:: Problem to work on ::
A single number is the answer: how many lines of the data hold "symbols"?

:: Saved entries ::
"""

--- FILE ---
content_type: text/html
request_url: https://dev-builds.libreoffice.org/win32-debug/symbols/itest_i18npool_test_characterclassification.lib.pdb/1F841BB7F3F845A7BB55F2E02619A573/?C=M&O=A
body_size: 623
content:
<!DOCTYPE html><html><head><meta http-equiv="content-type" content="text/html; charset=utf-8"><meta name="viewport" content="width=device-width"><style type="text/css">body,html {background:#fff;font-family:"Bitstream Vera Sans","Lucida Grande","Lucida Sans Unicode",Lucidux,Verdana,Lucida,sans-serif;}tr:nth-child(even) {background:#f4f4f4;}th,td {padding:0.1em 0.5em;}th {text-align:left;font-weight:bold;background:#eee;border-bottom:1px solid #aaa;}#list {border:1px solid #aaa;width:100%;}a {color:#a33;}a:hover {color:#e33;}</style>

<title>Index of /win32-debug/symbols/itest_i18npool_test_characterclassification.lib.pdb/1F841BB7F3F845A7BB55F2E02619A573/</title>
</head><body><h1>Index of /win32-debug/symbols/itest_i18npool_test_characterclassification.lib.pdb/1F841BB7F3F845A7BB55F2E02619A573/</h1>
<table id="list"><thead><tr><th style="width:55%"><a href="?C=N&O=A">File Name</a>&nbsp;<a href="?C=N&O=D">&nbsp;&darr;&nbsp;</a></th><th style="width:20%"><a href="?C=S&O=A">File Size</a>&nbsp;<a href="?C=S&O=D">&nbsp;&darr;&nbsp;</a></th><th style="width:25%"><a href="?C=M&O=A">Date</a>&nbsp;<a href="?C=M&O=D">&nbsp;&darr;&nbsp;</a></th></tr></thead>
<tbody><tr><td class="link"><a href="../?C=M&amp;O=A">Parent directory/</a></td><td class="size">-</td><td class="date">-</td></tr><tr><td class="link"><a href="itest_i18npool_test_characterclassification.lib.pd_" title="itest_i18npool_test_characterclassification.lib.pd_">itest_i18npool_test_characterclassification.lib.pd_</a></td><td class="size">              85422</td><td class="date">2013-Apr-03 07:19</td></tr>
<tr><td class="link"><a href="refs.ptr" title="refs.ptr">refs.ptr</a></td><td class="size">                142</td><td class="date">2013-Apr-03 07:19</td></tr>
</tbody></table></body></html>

"""

:: Solution ::
3